季求柘说着抹了把莫须有的眼泪,将红肿不堪的蹄子来回在章自寒眼前晃悠。
果然,章自寒一拍桌子。
“简直欺人太甚!”
季求柘修为低看不出来,他心里门儿清,离火术这门功法之所以常被当做入门基础功法教授,便是因为它简单易学,且相对来说更安全。
这么多年来,几乎没有一位修士在学这门术法时出现过意外。
宁远之这样做,是真当他傻吗?
“怎么了师尊?”季求柘装作茫然的样子,“我没受什么委屈,真的。”
终归是自己的徒弟,章自寒轻叹一声,将自己的猜测告知于他。
末了,还补充道:“你莫难过,师尊会替你做主。

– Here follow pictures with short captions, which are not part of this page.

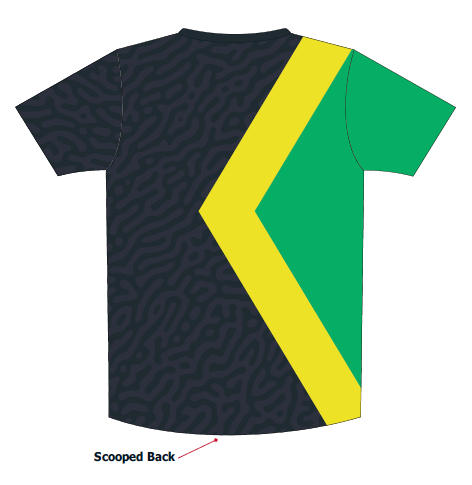 OS-3T-Apex Tee Jamaica (OS67552)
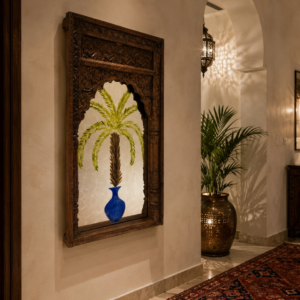The orient palm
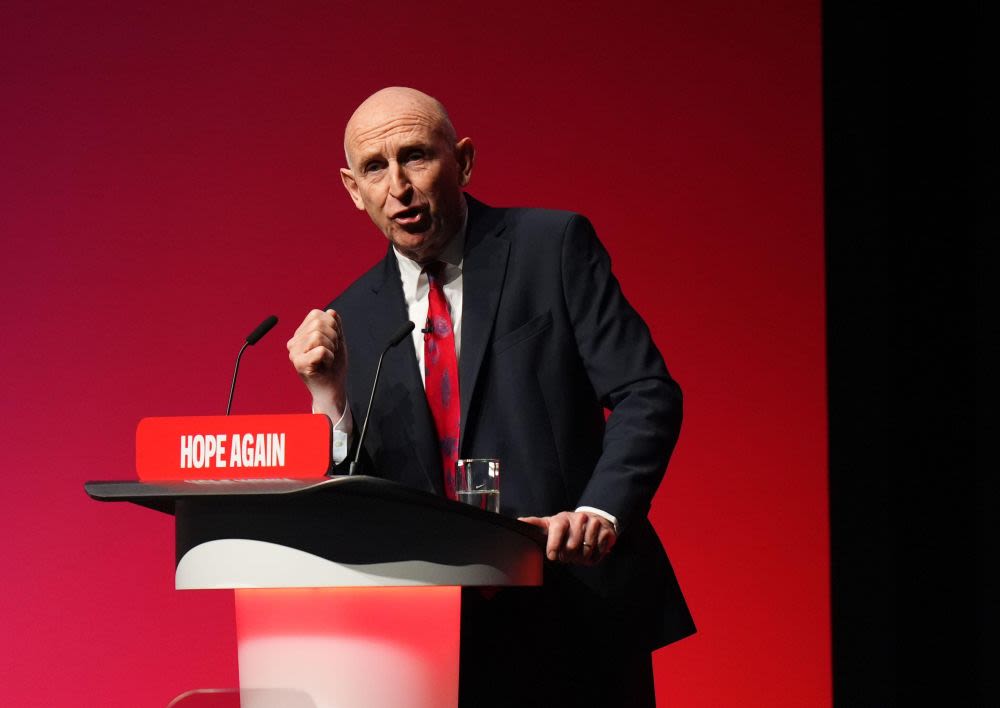 Politics Home Article | John Healey Pledges "Fiscal Discipline" And Hints At Welfare Reform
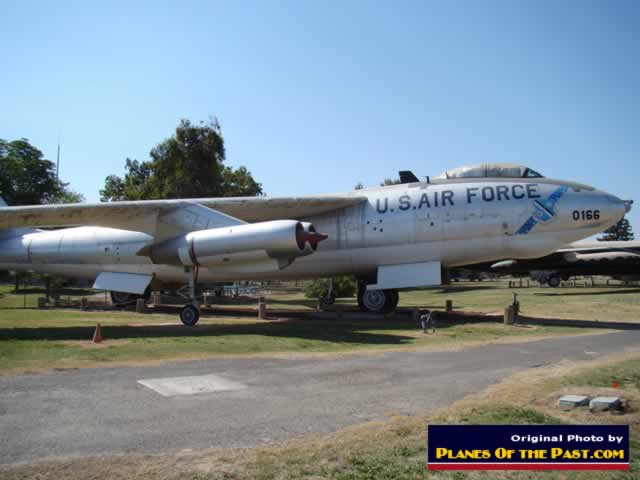 Boeing B-47E Stratojet S/N 52-0166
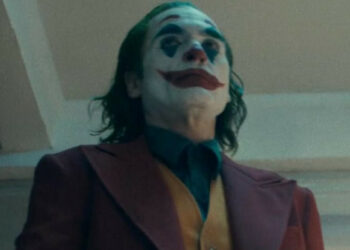 Joaquin Phoenix nei panni di Joker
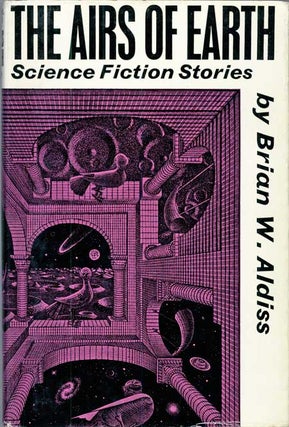 #118278) THE AIRS OF EARTH: SCIENCE FICTION STORIES. Brian Aldiss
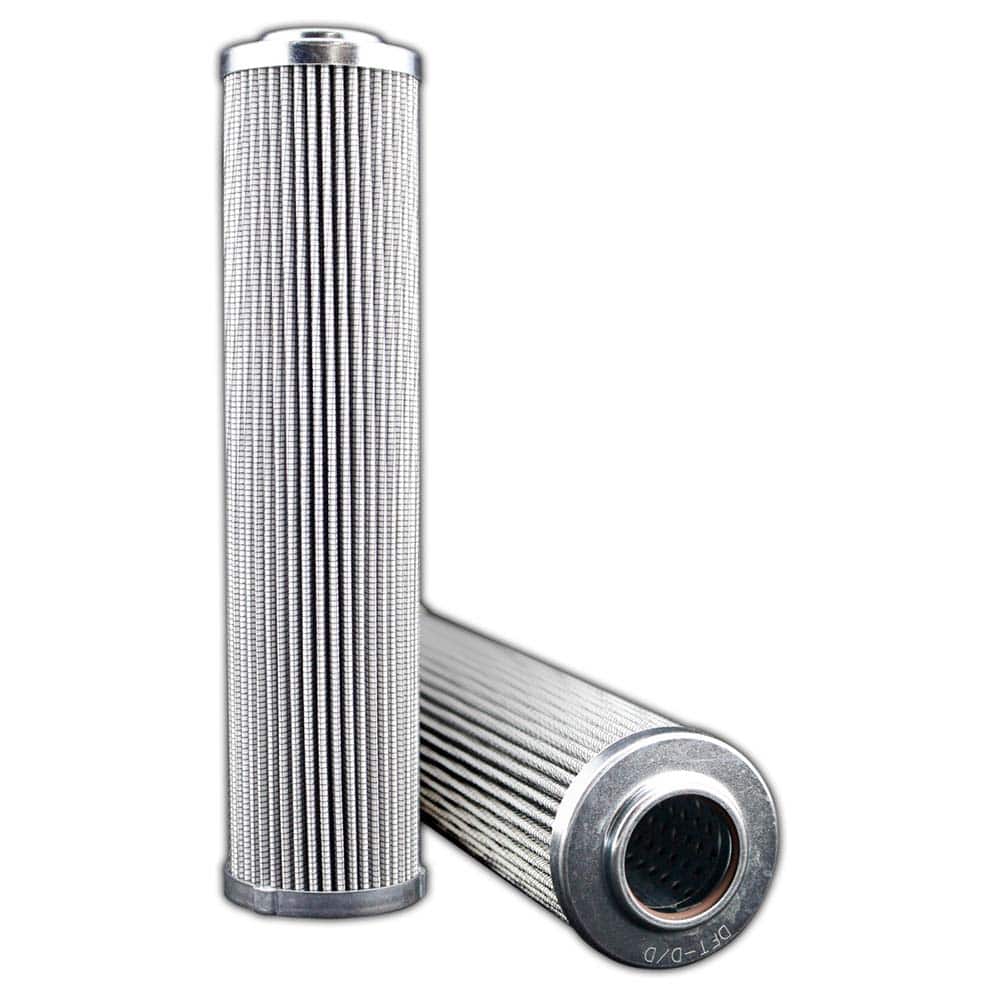 Replacement/Interchange Hydraulic Filter Element: Microglass, 3  µ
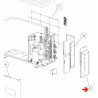 Cache raccord - Pièce de rechange origine fabricant
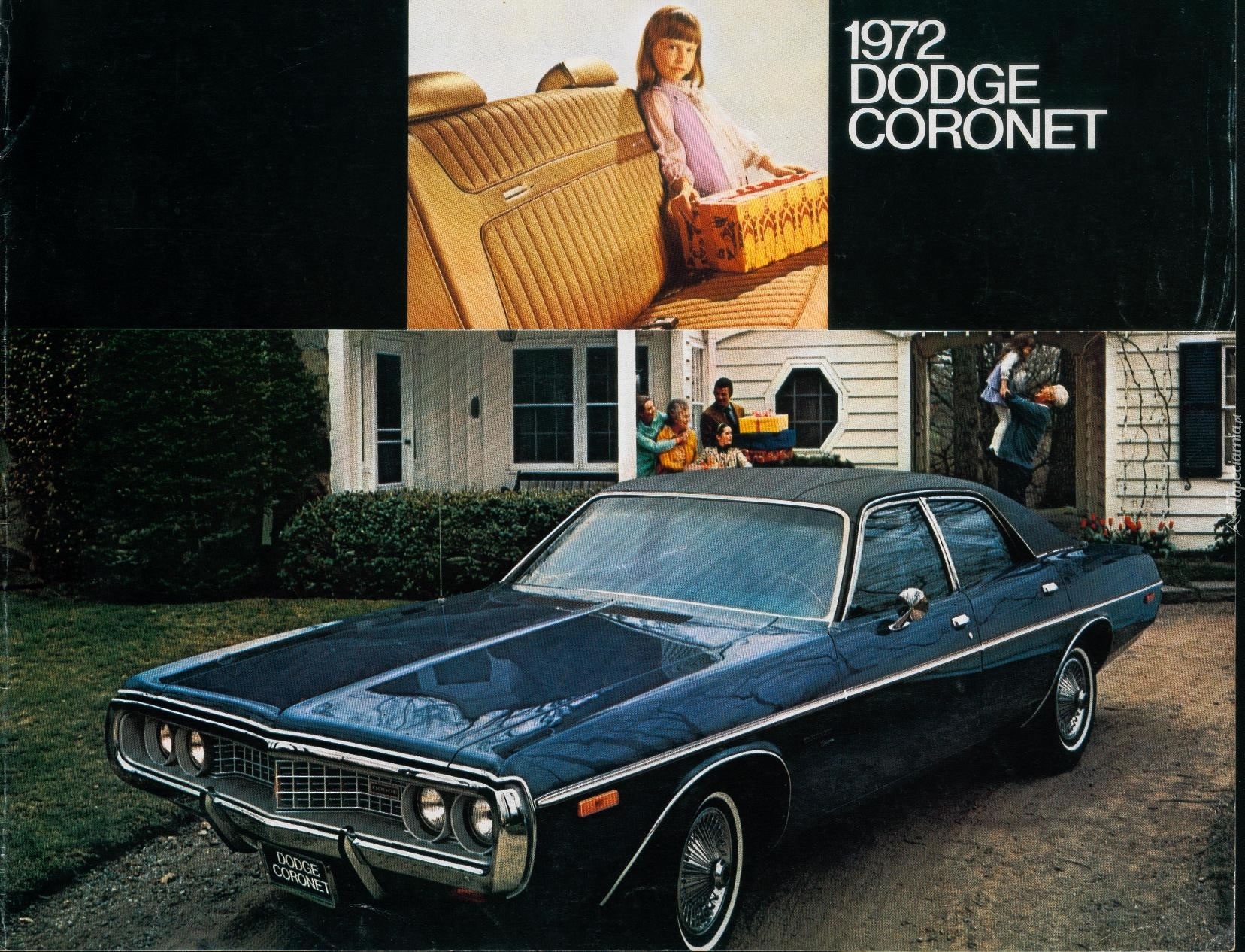 Dodge Coronet, Strona, Prospektu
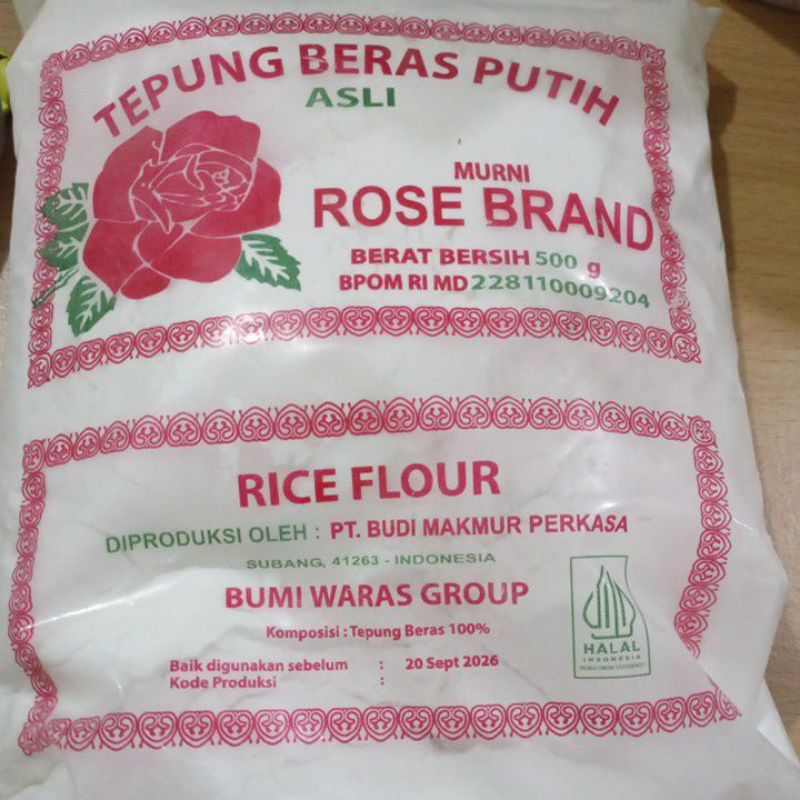 

Tepung Beras Putih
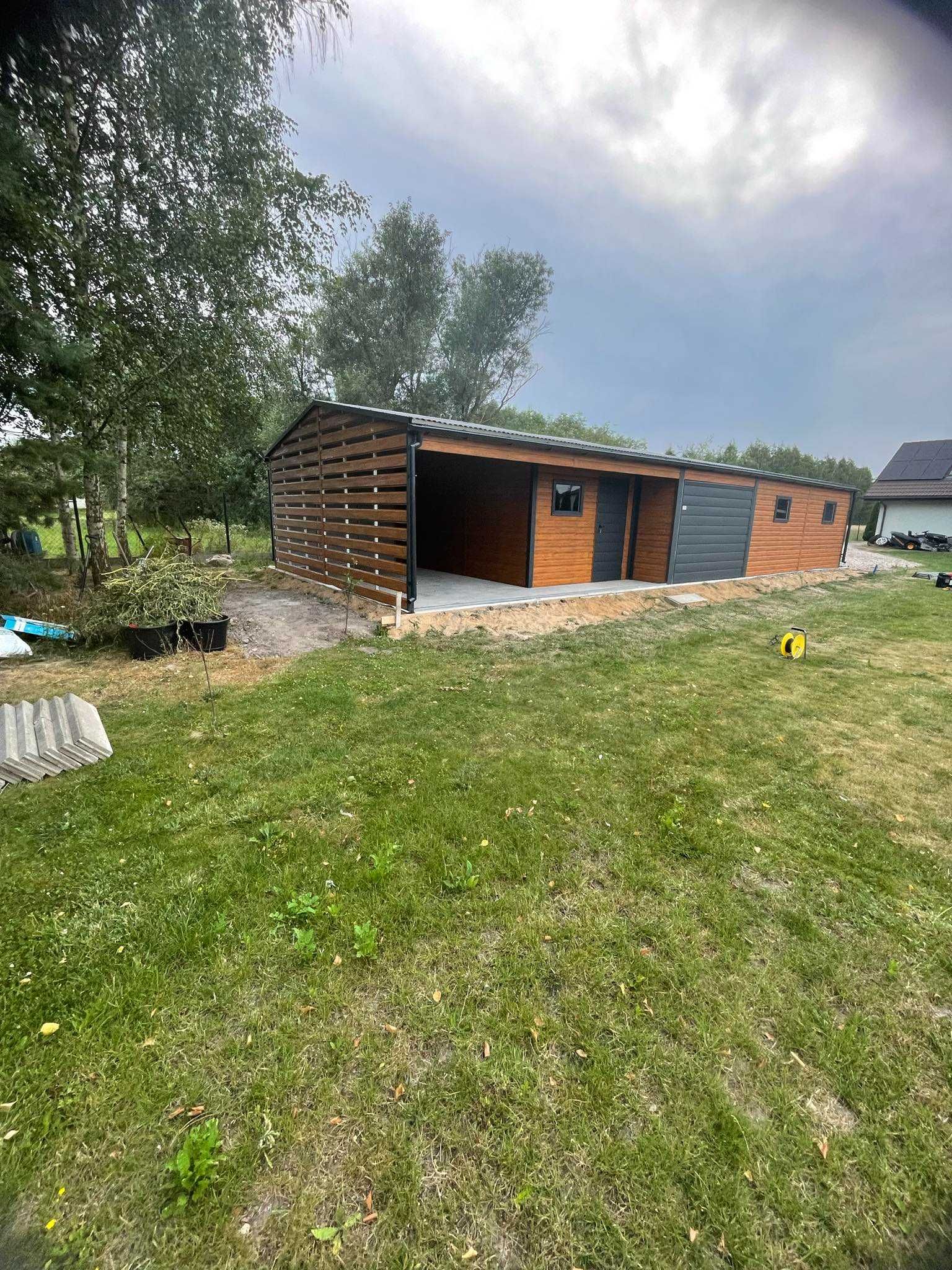 Garaż Blaszany 15x6- Producent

”
“师尊”季求柘感动了,眼尾泛红,眼里闪烁着晶莹的泪花,“您对弟子真是太好了!”
看着样委屈的人儿,章自寒不知为何,心也跟着难受起来。
他蹙眉,觉得这难受来得莫名其妙,遂运起法术察视身体一周,却没发现任何异样。
“师尊,您怎么了?”
章自寒这才回神,犹豫了一下,手抚上季求柘头顶,生硬地揉了揉。
“不去上学堂了,明日起,...
[您的浏览器未开启 JavaScript,请点击加载完整內容...]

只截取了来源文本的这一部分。